_Written task_
Lay out the lines of the entries as a numbered list, starting at the line that contains "this 840×450 image." and ending at the last line of the entries. Skip blank lines and leave the pictures out.

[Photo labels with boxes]
□ □ □ □ □ □ □

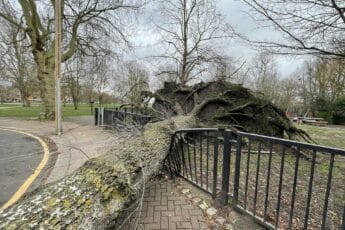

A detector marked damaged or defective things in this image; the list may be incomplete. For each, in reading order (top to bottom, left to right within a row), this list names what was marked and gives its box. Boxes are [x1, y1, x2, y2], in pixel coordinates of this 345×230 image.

damaged fence [166, 128, 344, 229]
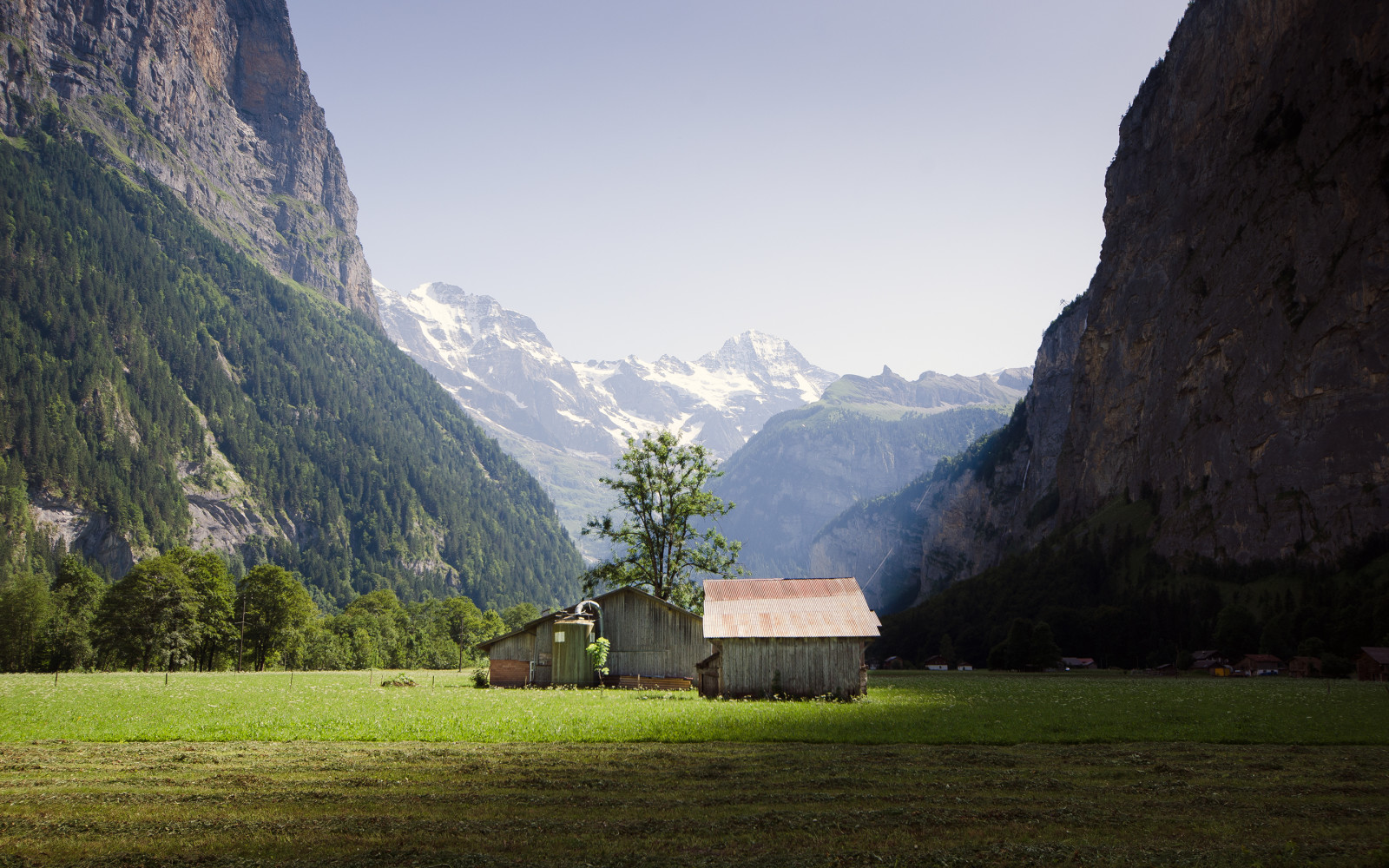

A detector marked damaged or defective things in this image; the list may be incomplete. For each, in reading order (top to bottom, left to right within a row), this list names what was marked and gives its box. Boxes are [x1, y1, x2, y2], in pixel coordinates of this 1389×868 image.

rusty corrugated metal roof [700, 575, 883, 635]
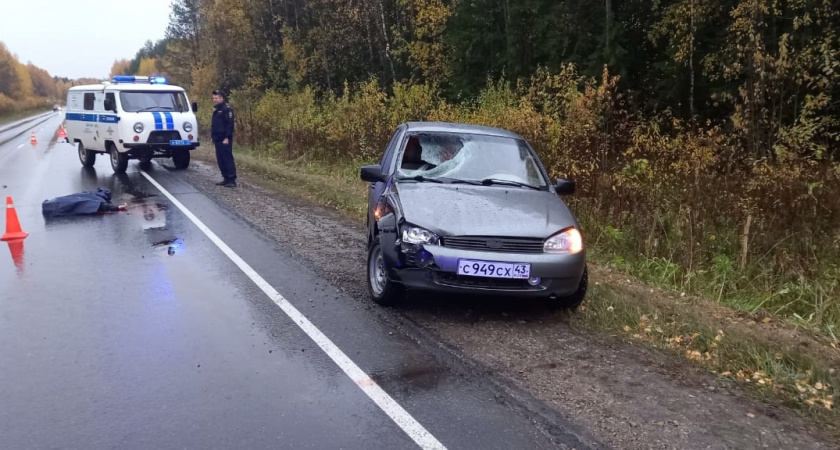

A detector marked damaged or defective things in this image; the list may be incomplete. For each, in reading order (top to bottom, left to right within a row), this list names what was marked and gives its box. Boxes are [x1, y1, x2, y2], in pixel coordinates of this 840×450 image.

shattered windshield [398, 131, 552, 187]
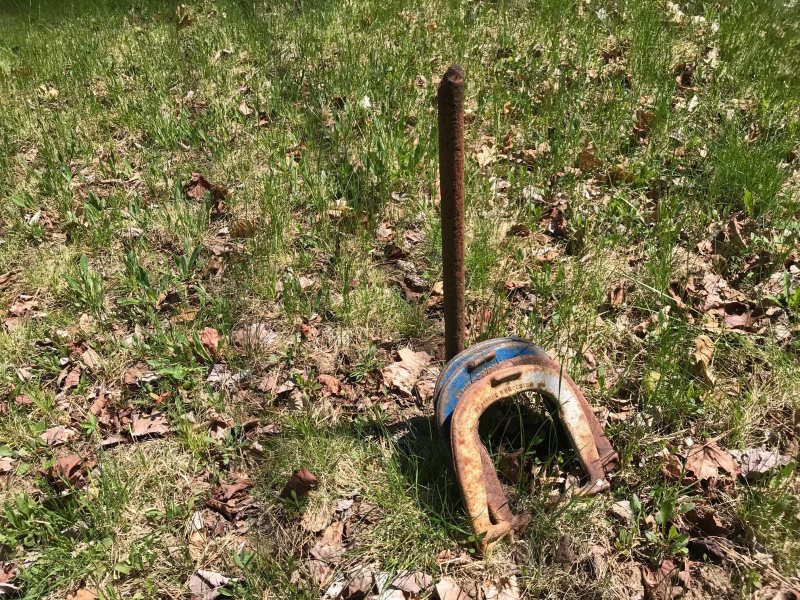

□ □ □ □ □ □ □

_Result_
1. A detector marked damaged or defective things in this image; the list may be incomplete. For each, in reading order (top to bottom, left to right within a row), this list names what was marked and gives its box. Boxes are [x1, y1, x2, y2], in pixel coordinates of this 840×450 image.
2. shattered windshield [398, 131, 552, 187]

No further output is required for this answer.